Goal of the exercise: Retype every item below word for word, and leave the pictures out of your copy.

--- START Information shown ---

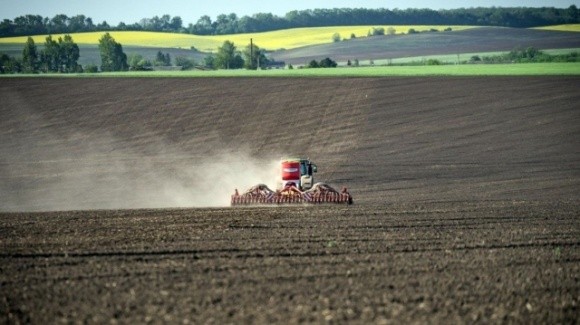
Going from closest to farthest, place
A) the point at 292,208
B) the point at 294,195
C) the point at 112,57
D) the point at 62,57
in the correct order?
the point at 292,208 → the point at 294,195 → the point at 112,57 → the point at 62,57

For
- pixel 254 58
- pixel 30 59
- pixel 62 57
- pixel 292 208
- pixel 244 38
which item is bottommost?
pixel 244 38

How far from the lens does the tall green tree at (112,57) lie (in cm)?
10319

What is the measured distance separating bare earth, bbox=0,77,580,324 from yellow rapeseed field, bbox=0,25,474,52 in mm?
62555

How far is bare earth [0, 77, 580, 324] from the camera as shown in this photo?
14.3 meters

--- END Information shown ---

Solution to the problem:
Going from closest to farthest, place
A) the point at 292,208
B) the point at 294,195
C) the point at 112,57
D) the point at 62,57
in the correct order?
the point at 292,208 → the point at 294,195 → the point at 112,57 → the point at 62,57

For
- pixel 254 58
- pixel 30 59
- pixel 62 57
- pixel 292 208
- pixel 244 38
which item is bottommost?
pixel 244 38

How far from the lens does the tall green tree at (112,57) lie (in cm)?
10319

What is the measured distance separating bare earth, bbox=0,77,580,324 from yellow rapeseed field, bbox=0,25,474,52 in mm?
62555

How far is bare earth [0, 77, 580, 324] from the camera as shown in this photo?
14.3 meters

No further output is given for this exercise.